• La plaque de Céline et son antisémitisme

    Finalement, non. Céline n'aura pas sa plaque à Genève. Vous vous souvenez ? On en avait parlé ici. Il s'agissait de signaler qu'il y avait vécu presque deux ans. Il y avait notamment rencontré dans une librairie Elisabeth Craig, danseuse américaine de 22 ans à qui il a dédicacé plus tard le Voyage.

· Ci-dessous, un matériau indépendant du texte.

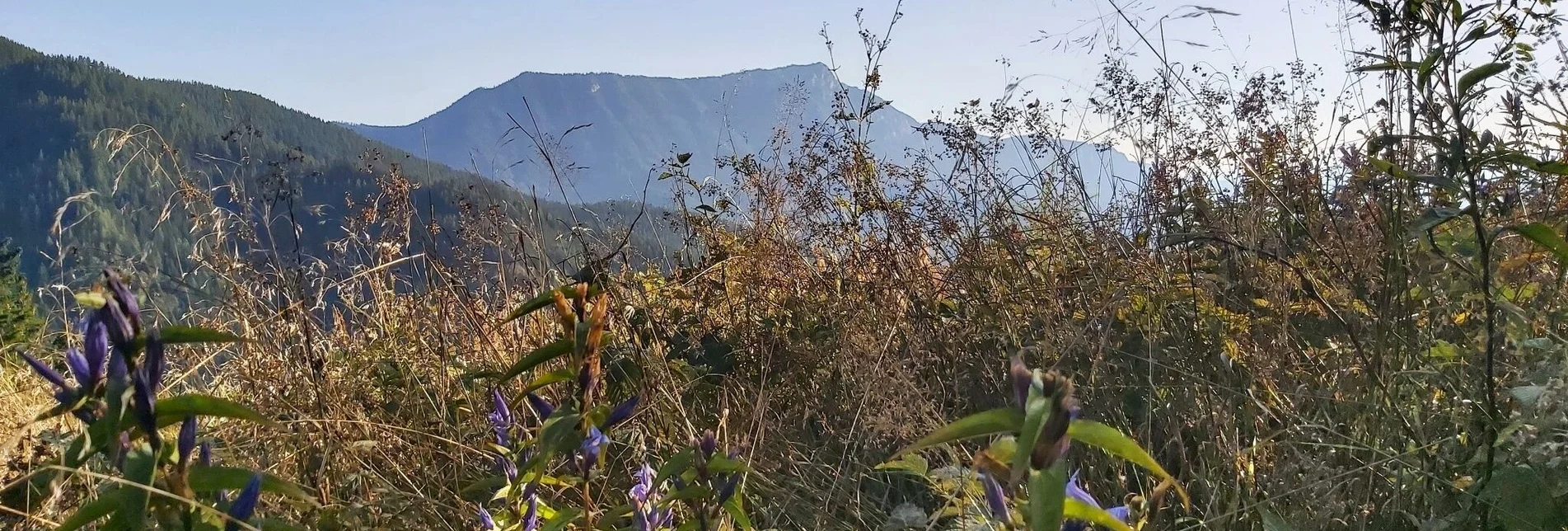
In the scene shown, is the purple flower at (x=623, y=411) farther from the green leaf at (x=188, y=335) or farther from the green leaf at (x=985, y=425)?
the green leaf at (x=985, y=425)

    Assouline avait révélé l'affaire. Eh bien, c'est en quelque sorte sa faute si la pose n'aura pas lieu.Elisabeth Craig
    La Tribune de Genève nous explique ça aujourd'hui. Le propriétaire de l'immeuble où Céline a vécu, où la plaque, donc, devait être placée, a reçu une lettre anonyme. Comme on vous dit. Accompagnée d'une photocopie de l'article d'Assouline. Ce que la lettre contenait encore comme menaces ou intimidations, on ne le dit pas. Mais le propriétaire a renoncé et retiré son autorisation.
    Une lettre anonyme. Bravo. C'est se placer au même niveau de bassesse que le pire de Céline. C'est opposer la lâcheté et l'abjection anonyme à la haine maladive, à la rage, au délire malsain de Céline antisémite, tels qu'ils se sont exprimés dans les journaux de son époque et les trois pamphlets qu'il a publiés. Bagatelles pour un massacre
    (1937), L'Ecole des cadavres (1938) et Les Beaux Draps (1941).
    D'une violence extrême, affreux et grotesques dans l'outrance.
    Bon, je ne les ai pas lus en entiers (ils ne sont pas republiés à cause de la volonté de sa femme Lucette, mais on les trouve facilement sur internet). Ça ne m'intéresse pas et les extraits parcourus me répugnent.
    Mais j'admire sans réserve ses romans.
    Peut-on, allez-vous me dire, ne garder que cet aspect en oubliant le reste ? On peut. Elisabeth Scharzkopf, magnifique soprano, s'est inscrite au parti nazi en 38, a eu des accointances avec Goebbels. Ce n'est pas pour ça qu'on doit contester son talent et faire un autodafé de ses enregistrements.
    Bien sûr, le statut des pamphlets est ambigu. Pas une interprétation musicale mais du langage avec du sens. Invention verbale et contenu fétide. A quoi d'ailleurs l'outrance semble enlever toute crédibilité.
    Mais dans ses romans, Céline ne parle pas d'antisémitisme. Ce sont uniquement des textes littéraires, à considérer comme tels, et on peut célébrer l'auteur qui les a écrits. Si on est amateur de célébrations.
    Parce qu'une plaque sur un mur, enfin, c'est assez dérisoire pour exalter un écrivain. Mieux vaut le lire.